Repeat every line of the listing below word for word, leaving out the pictures.

━━━━━ Stored rows

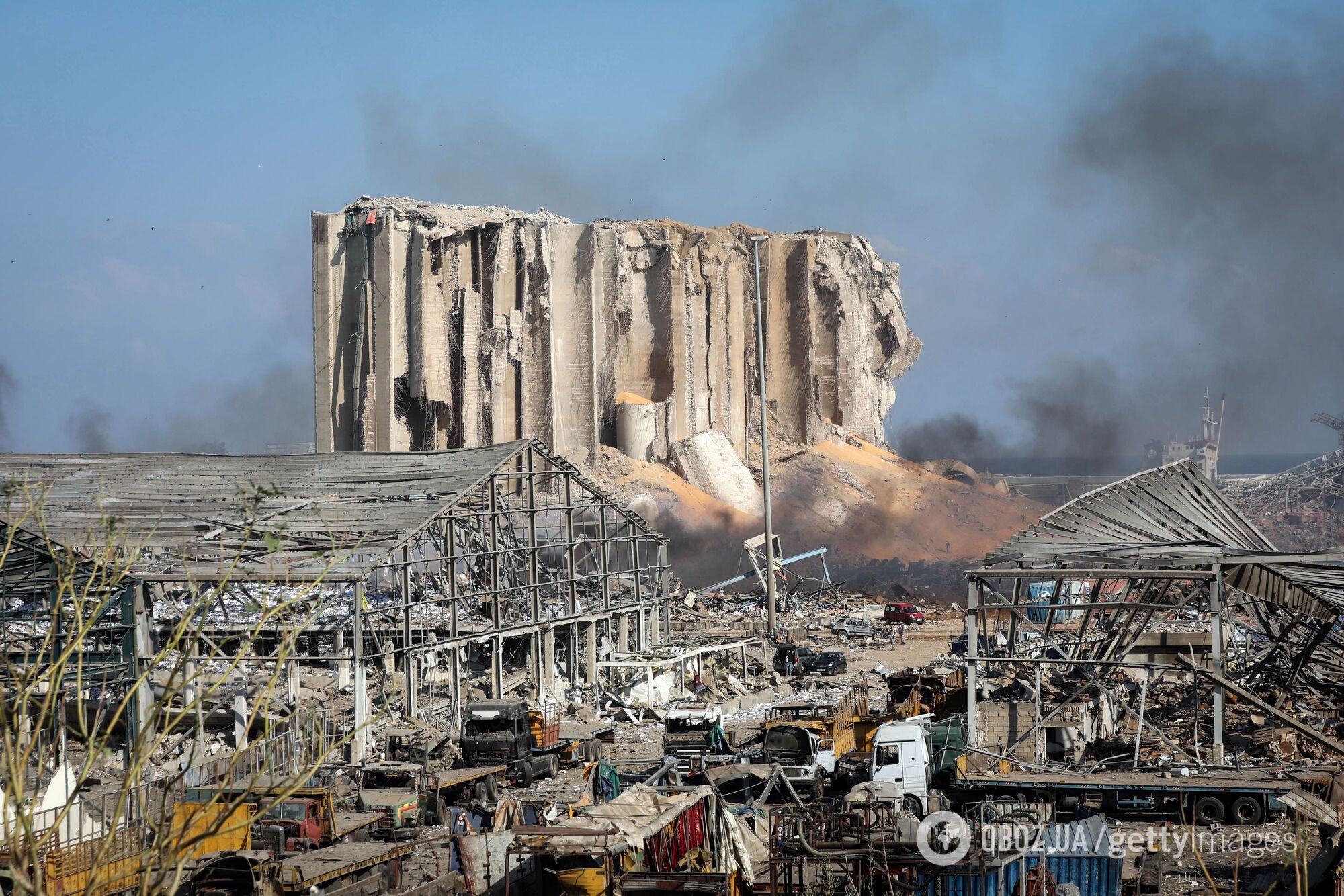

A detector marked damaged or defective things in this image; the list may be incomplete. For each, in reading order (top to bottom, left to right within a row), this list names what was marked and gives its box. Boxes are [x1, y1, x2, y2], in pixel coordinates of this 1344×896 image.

damaged concrete grain silo [314, 196, 925, 462]
broken silo wall [314, 197, 925, 462]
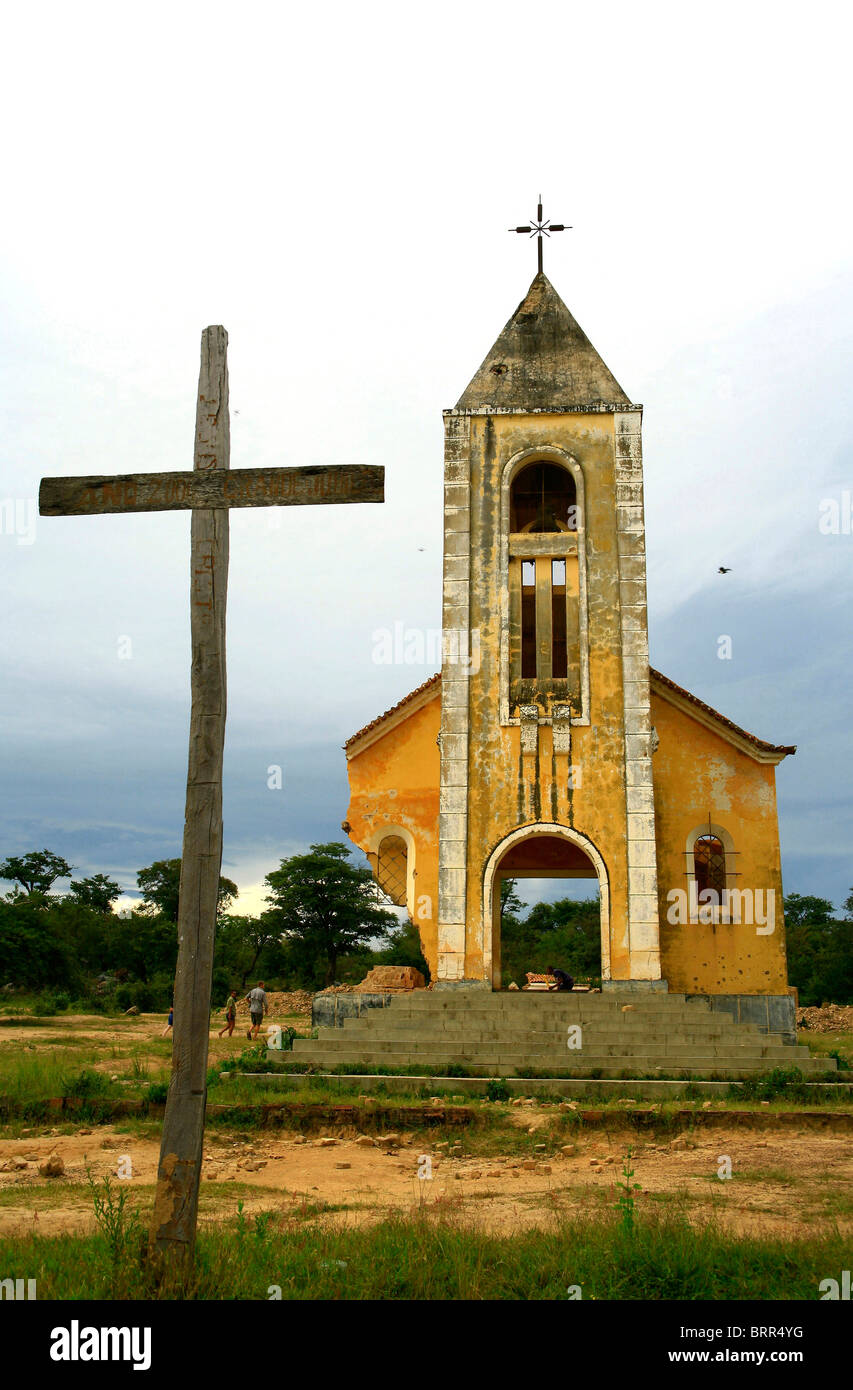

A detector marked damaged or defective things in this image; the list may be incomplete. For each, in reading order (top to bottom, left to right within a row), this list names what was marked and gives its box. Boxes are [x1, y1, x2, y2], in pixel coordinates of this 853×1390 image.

broken window [510, 464, 576, 536]
damaged yellow church [342, 270, 800, 1032]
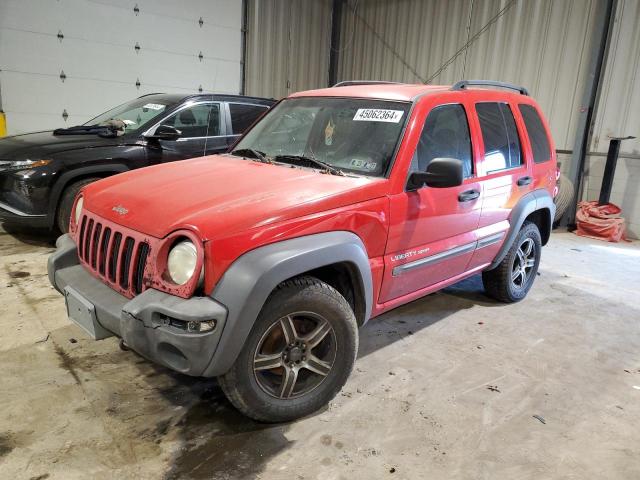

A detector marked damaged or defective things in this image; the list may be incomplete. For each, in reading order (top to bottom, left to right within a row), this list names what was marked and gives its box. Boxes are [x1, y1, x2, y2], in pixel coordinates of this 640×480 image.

━━━━━━━━━━

— Completed exercise —
A detector marked damaged or defective things in this image; the list may be incomplete. For each, in reading order (top to bottom, left to right within a row), this list names what was marked and gives its box. Boxes are [x1, y1, x2, y2], in pixel coordinates of this 1344×896 image.

damaged concrete grain silo [314, 196, 925, 462]
broken silo wall [314, 197, 925, 462]

A detector marked damaged or defective things in this image; the list may be incomplete. For each, in reading order (top to bottom, left to right within a row), this list names what was marked and gives its box. Boxes are [x1, y1, x2, y2], in pixel coordinates of this 853×1390 image.

broken window [510, 464, 576, 536]
damaged yellow church [342, 270, 800, 1032]

A detector marked damaged or defective things in this image; the list may be incomplete. For each, in reading order (top to bottom, left to right within a row), this list names what was marked and gives its box. Boxes are [x1, y1, x2, y2], in pixel coordinates of this 640×480 image.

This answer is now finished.